# Passage to read:
----------------
We opted to stay at Monte do Gozo, five kilometers shy of the cathedral. The place looked like a Cold War military base retrofitted for pilgrims and youth groups. We arrived just in time to be engulfed by a sea of Italian teenagers in matching shirts. I briefly feared being conscripted into a spontaneous soccer match, but thankfully our private room spared us from group singalongs and late-night pranks.

The four of us were piled into the room, enjoying what can only be described as a world-class siesta with the windows wide open and our collective snoring surely harmonizing with the birds outside. Just as we had all drifted into that blissful stage where you start dreaming of tortilla de patatas and ice-cold Estrella Galicia, a young girl’s voice suddenly sliced through the air like a surprise bagpipe in a yoga class. “Cris, Cris…” she called, sweet and insistent. In my half-asleep daze, I instinctively answered, probably sounding like a startled goat. The next thing we heard was the frantic scurrying of teenage feet sprinting away, echoing down the hallway like a herd of startled cats. We all sat up, bleary-eyed, looking at each other as if we had just been woken by a cosmic prank. Now my friends are mimicking her voice calling out my name at every opportunity, turning every quiet moment into a chorus of “Cris, Cris” that I may never live down.

Despite the mob scenes, this has been my favorite final approach to Santiago yet. The quiet mornings, the tactical leapfrogging of pilgrim hordes, the discovery that I still possess some ninja-level evasion skills, all of it a reminder of how unpredictable and charming the Camino can be.

And through all of it, I am grateful. Grateful for the dear friends who share these steps, grateful for every croissant (even overpriced ones), and grateful for the kaleidoscope of people and moments that make each Camino unique. Even the awkward, even the suspicious, they all weave into the tapestry of the journey.
----------------
Spatial reasoning records
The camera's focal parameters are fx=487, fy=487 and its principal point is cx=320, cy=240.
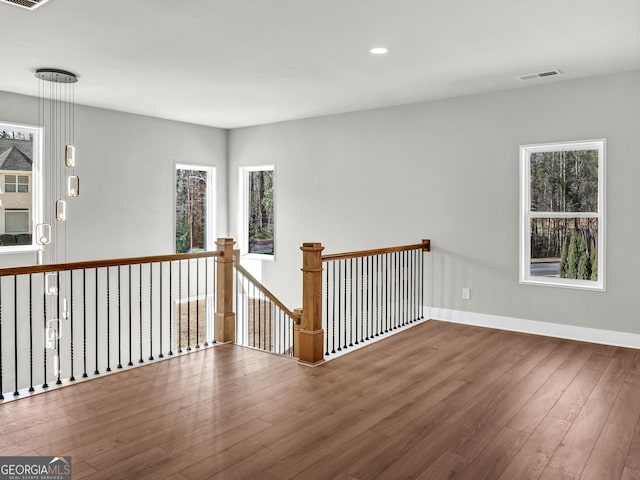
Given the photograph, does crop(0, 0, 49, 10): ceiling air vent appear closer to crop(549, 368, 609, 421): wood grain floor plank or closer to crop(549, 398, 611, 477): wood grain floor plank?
crop(549, 398, 611, 477): wood grain floor plank

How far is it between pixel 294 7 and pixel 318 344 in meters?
2.68

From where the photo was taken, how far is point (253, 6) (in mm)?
3297

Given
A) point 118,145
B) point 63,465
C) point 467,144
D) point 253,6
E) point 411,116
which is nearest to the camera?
point 63,465

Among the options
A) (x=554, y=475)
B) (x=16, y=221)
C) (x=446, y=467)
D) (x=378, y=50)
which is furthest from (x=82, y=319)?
(x=554, y=475)

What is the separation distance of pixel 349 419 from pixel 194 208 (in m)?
5.61

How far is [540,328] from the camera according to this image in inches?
210

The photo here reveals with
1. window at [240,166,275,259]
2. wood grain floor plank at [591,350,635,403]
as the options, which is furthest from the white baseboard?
window at [240,166,275,259]

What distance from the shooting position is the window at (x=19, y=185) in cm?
575

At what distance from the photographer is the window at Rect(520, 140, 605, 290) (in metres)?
5.08

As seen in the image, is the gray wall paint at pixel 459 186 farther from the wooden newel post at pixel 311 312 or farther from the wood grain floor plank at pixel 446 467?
the wood grain floor plank at pixel 446 467

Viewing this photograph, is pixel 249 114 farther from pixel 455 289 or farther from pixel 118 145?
pixel 455 289

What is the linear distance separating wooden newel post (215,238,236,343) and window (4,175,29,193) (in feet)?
9.23

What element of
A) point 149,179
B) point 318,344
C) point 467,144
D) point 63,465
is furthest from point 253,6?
point 149,179

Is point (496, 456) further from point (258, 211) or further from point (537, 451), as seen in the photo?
point (258, 211)
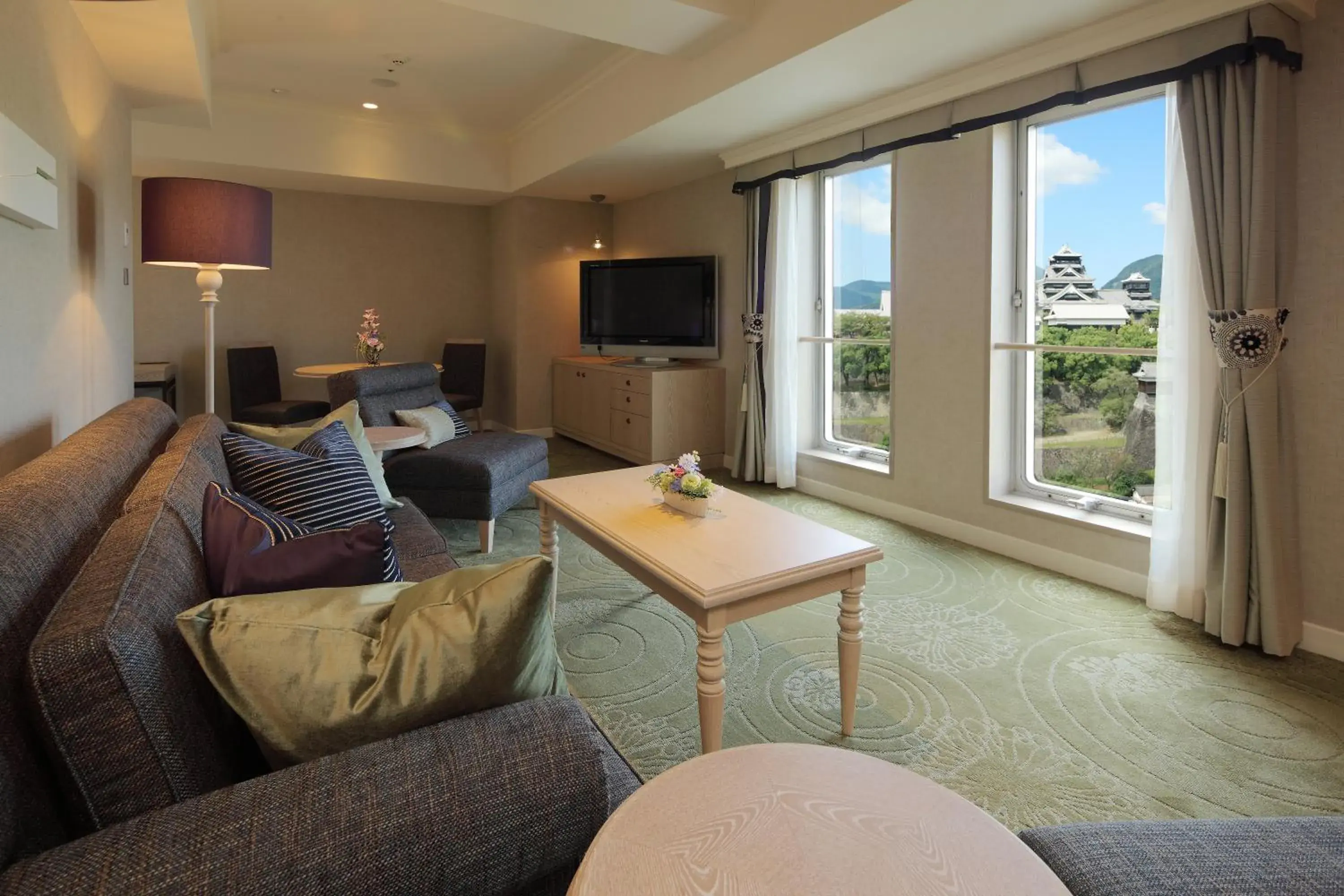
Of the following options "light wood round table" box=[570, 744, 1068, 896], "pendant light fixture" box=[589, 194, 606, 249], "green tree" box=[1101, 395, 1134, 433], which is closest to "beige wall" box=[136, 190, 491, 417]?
----------------
# Required tasks:
(a) According to the Camino passage, how far from the cathedral is Monte do Gozo?
(b) Translate this sentence from the Camino passage into Spanish: "Despite the mob scenes, this has been my favorite final approach to Santiago yet."
These items come from a separate source.

# Response list:
(a) Five kilometers.

(b) A pesar de las multitudes, este ha sido hasta ahora mi tramo final favorito hacia Santiago.